Required action: Lines before the one containing "World Cup Qualifiers" are left out; copy that line and every later line through the end of the data exactly.

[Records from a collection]
-- Opening Marker --
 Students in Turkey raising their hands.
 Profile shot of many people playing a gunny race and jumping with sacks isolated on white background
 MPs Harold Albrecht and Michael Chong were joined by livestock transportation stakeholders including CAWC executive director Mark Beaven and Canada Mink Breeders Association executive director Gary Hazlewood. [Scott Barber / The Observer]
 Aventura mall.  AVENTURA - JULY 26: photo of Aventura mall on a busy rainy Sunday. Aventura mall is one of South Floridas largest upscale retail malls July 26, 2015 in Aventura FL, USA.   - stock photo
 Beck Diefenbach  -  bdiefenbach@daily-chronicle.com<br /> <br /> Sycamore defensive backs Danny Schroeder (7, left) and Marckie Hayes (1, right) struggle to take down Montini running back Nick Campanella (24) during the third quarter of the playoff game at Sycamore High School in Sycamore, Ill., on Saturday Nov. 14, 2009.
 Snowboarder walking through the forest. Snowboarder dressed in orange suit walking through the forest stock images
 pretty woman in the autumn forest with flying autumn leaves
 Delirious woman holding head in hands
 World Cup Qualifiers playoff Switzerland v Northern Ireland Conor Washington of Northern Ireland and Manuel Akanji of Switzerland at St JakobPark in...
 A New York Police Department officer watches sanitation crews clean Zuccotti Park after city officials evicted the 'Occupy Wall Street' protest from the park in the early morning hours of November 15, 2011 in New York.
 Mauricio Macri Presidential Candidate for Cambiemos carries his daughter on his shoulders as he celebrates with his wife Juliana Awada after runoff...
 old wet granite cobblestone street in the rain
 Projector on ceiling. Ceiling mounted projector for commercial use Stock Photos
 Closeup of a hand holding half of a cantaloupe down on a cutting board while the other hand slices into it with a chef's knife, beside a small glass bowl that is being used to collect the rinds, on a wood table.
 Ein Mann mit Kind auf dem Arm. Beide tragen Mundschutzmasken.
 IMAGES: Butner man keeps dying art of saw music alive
-- Closing Marker --
Exercise solution:
 World Cup Qualifiers playoff Switzerland v Northern Ireland Conor Washington of Northern Ireland and Manuel Akanji of Switzerland at St JakobPark in...
 A New York Police Department officer watches sanitation crews clean Zuccotti Park after city officials evicted the 'Occupy Wall Street' protest from the park in the early morning hours of November 15, 2011 in New York.
 Mauricio Macri Presidential Candidate for Cambiemos carries his daughter on his shoulders as he celebrates with his wife Juliana Awada after runoff...
 old wet granite cobblestone street in the rain
 Projector on ceiling. Ceiling mounted projector for commercial use Stock Photos
 Closeup of a hand holding half of a cantaloupe down on a cutting board while the other hand slices into it with a chef's knife, beside a small glass bowl that is being used to collect the rinds, on a wood table.
 Ein Mann mit Kind auf dem Arm. Beide tragen Mundschutzmasken.
 IMAGES: Butner man keeps dying art of saw music alive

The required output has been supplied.